Notable company investments include:
- Oxford Nanopore topped UK Venture deals for the second year running with a £195 million fundraise prior to their £350 million London IPO, which was the largest amount raised in a listing on the London Stock Exchange by a biotech company.
- Vaccitech, the Oxford University spin-out commercializing the technology platform behind the Oxford/AstraZeneca COVID-19 vaccine, also raised a large series B round of £118m prior to their IPO on NASDAQ.
- Exscientia, a company applying AI to drug design, secured the fourth largest private fundraise ever recorded by the BIA, with a £158m Series D round.
Steve Bates OBE, chief executive of the BIA, says that while the record year of investment shows a thriving sector, much investment came from overseas and there is the opportunity to grow investment from within the UK.

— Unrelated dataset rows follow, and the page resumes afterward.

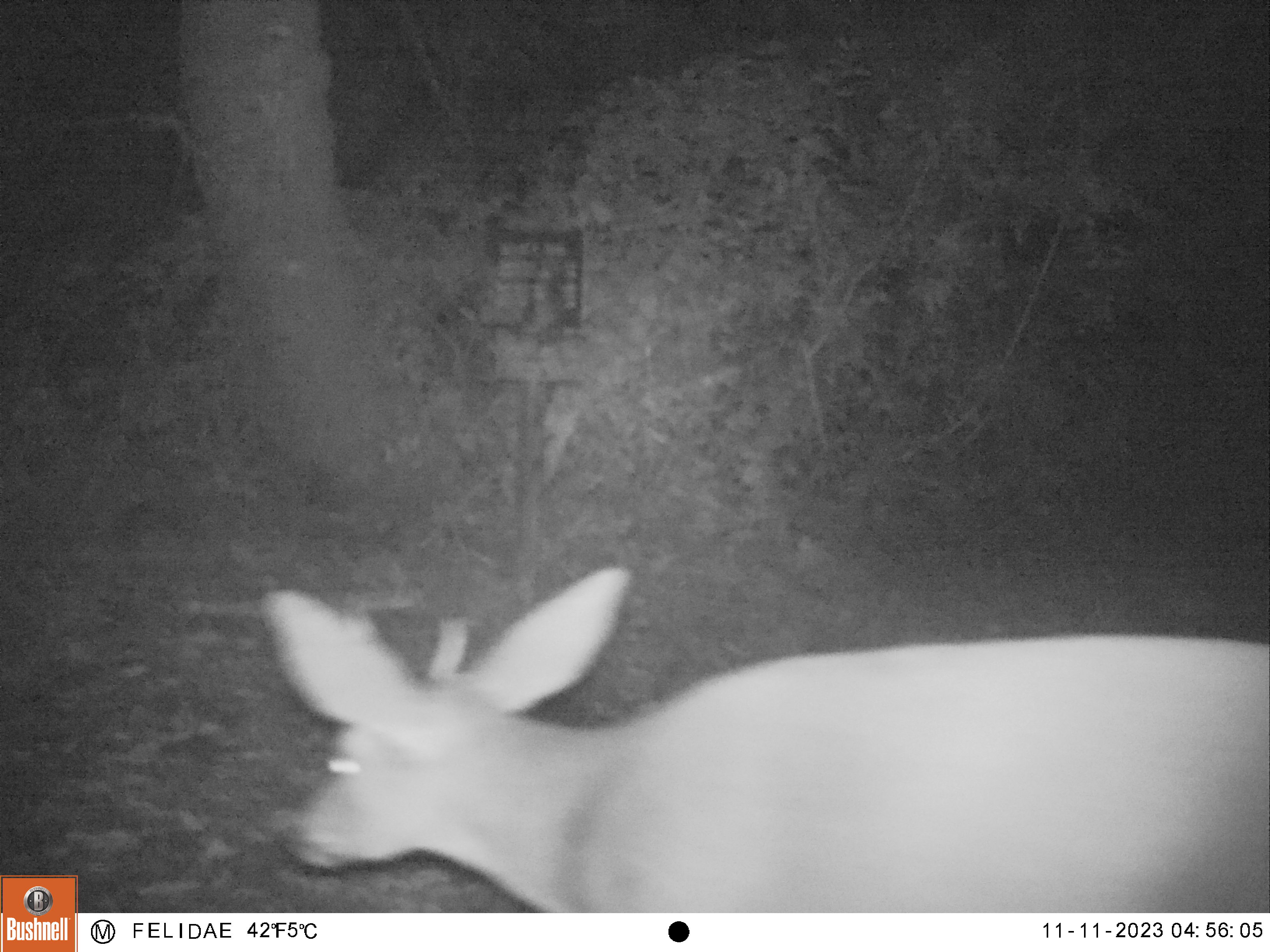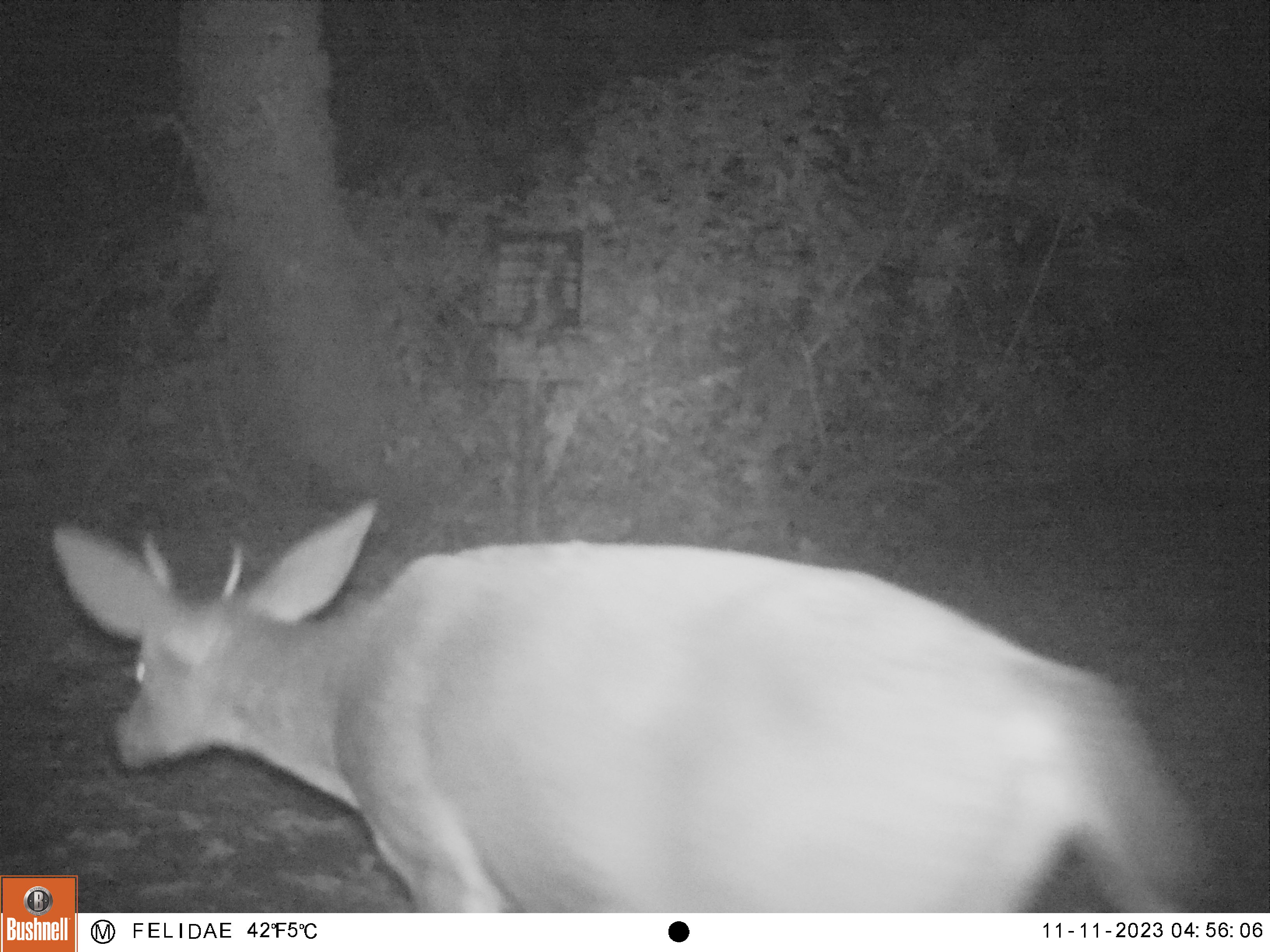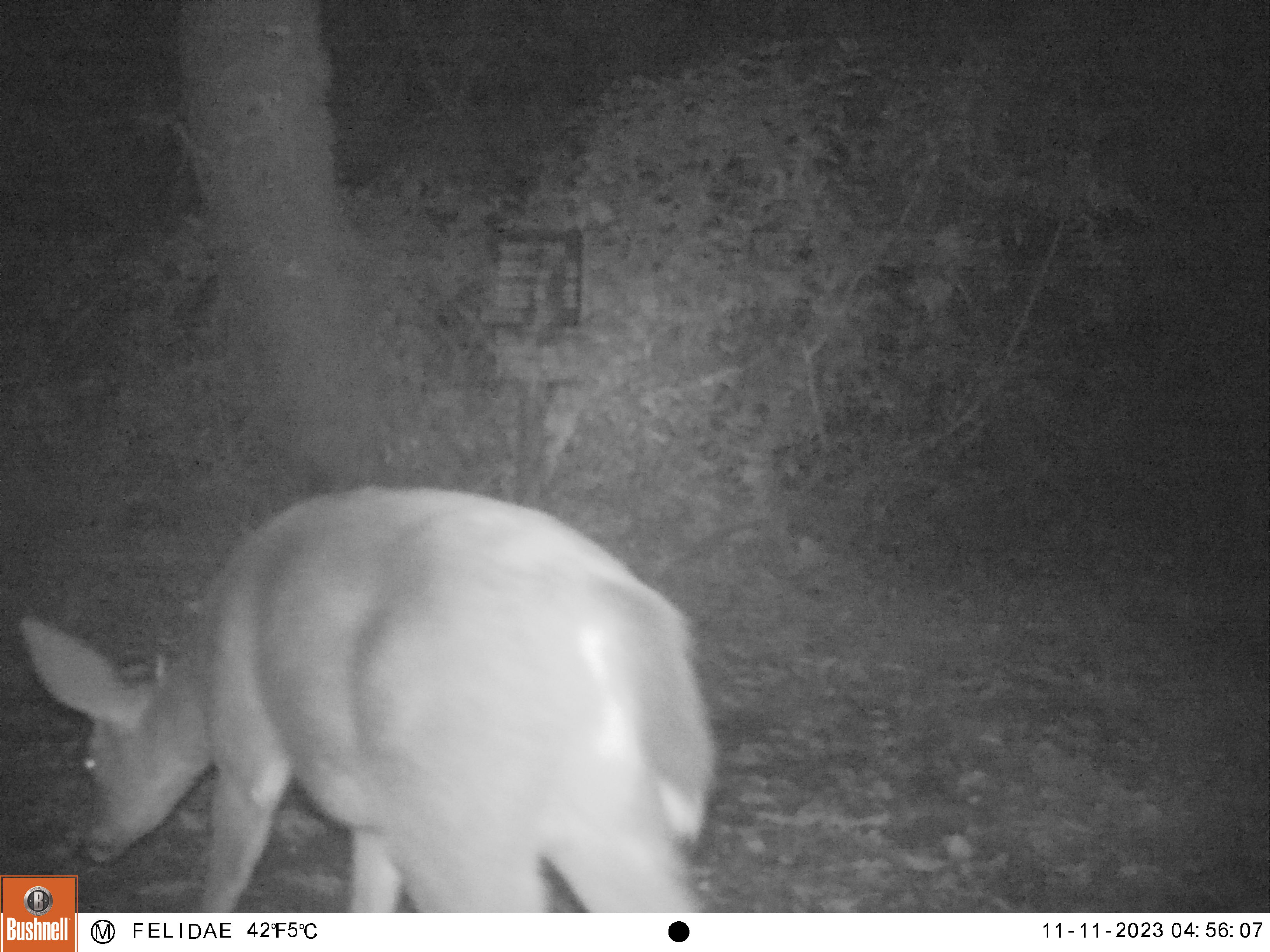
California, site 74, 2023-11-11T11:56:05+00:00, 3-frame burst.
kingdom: Animalia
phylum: Chordata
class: Mammalia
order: Artiodactyla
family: Cervidae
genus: Odocoileus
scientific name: Odocoileus hemionus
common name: mule deer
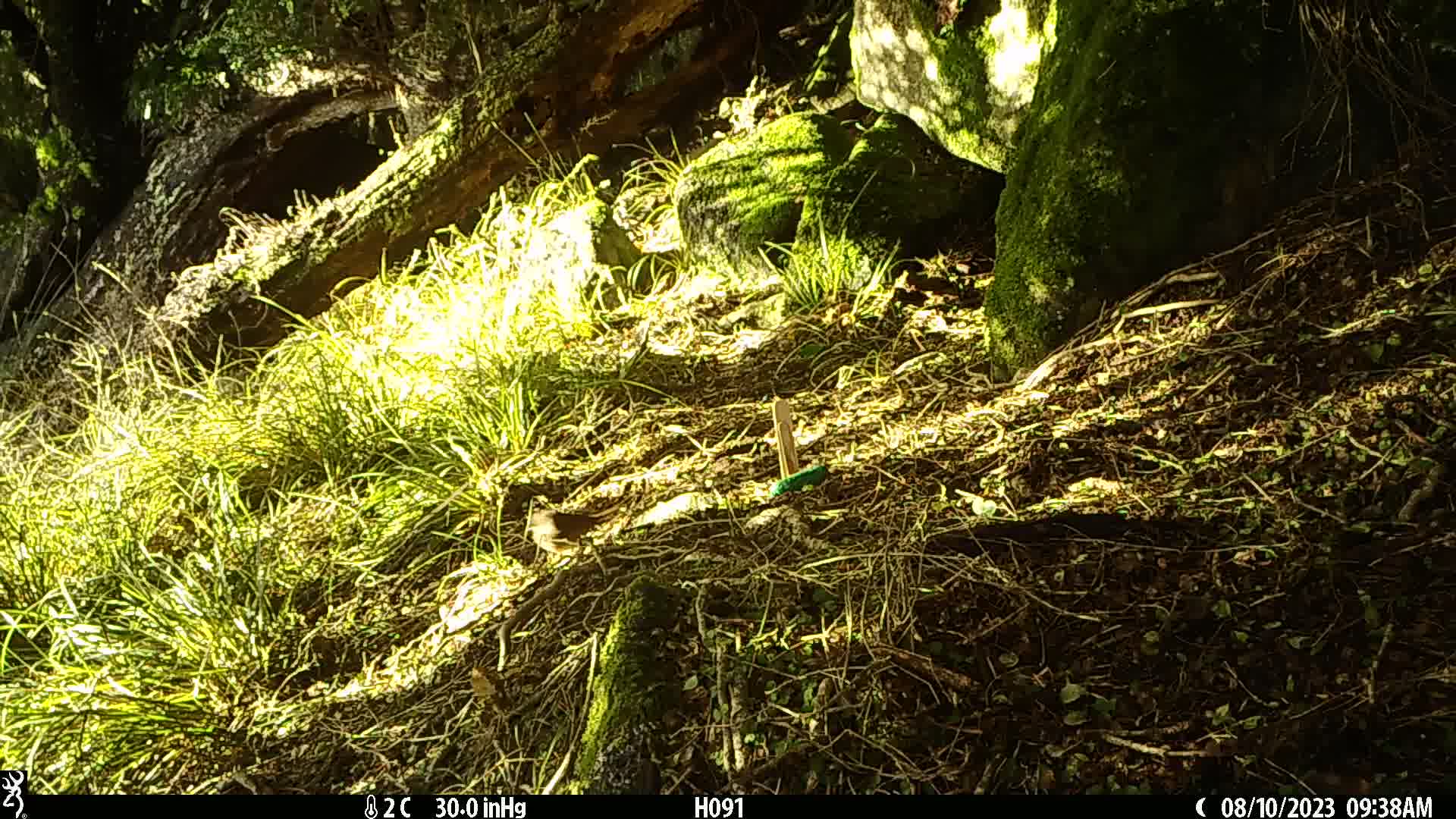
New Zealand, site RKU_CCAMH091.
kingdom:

“The UK is a global hub for life sciences, with a world leading academic base, global pharmaceutical players, an increasing manufacturing footprint and a thriving pipeline of innovative SMEs and entrepreneurs,” he said.
“There is an obvious gap that we must plug in the UK’s financing environment. The large fundraises seen in 2021 are largely the result of welcome overseas investment, meaning that significant value creation will also be offshored. History has handed the UK two world-leading sectors: life sciences and finance. A symbiosis should exist between these two, but it doesn’t, yet.
“There is great opportunity to turbo-charge the UK’s biotech and life sciences sector and capture more of its economic value for the UK by building better connections between the UK’s financial institutions and our innovative scaling businesses.”